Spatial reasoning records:

-- -- --

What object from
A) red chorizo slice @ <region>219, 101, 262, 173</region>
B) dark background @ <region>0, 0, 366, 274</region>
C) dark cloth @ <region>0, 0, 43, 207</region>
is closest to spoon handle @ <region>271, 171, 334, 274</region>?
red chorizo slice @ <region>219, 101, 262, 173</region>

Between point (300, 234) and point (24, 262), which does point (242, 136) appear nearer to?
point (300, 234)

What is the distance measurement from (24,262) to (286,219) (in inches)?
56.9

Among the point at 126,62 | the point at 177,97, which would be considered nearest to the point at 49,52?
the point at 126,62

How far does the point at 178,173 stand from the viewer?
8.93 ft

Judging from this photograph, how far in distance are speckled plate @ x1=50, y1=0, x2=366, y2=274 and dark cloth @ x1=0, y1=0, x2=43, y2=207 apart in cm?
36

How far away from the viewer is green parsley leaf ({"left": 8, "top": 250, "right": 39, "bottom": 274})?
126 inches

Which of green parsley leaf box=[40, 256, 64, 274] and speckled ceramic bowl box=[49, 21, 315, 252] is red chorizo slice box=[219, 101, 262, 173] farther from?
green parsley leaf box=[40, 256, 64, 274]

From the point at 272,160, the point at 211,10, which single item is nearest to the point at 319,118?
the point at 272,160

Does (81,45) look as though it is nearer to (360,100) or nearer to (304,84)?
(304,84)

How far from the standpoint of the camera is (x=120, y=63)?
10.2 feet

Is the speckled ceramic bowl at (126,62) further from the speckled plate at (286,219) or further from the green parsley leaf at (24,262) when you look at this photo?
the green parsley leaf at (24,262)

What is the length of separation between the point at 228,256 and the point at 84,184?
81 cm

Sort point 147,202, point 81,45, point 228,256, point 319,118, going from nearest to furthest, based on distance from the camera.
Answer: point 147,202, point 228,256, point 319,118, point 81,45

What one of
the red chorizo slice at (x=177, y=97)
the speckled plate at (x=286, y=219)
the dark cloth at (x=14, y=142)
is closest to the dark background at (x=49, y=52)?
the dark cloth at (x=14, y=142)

-- -- --

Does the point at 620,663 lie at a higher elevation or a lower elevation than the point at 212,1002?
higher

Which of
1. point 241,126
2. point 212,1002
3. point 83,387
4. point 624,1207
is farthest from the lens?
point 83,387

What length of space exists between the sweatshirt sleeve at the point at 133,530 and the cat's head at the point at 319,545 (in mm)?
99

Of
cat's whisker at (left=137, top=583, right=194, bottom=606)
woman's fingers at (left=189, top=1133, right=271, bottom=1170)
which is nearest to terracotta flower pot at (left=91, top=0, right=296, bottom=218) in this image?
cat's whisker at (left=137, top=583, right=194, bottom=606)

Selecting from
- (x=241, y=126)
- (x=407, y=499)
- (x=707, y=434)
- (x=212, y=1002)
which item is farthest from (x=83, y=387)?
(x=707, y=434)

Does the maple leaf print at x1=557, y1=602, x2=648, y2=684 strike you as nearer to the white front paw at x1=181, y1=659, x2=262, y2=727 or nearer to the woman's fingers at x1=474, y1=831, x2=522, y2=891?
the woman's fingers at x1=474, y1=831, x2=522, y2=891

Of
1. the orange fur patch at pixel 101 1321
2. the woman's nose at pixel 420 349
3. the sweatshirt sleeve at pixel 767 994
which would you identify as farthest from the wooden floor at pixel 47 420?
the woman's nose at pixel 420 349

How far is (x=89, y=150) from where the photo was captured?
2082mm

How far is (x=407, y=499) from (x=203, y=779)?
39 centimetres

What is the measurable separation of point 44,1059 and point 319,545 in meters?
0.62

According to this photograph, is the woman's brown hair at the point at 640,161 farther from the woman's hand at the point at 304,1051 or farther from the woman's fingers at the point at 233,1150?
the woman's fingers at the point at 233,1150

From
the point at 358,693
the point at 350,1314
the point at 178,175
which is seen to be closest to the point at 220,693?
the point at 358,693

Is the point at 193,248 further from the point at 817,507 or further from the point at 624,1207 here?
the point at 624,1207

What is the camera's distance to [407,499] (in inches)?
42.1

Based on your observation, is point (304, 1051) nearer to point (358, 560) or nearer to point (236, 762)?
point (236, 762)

-- -- --

• [Set exercise] Please count how many lines in the items above contain the word "would", and reply with only that number.

• [Output of the exercise] 2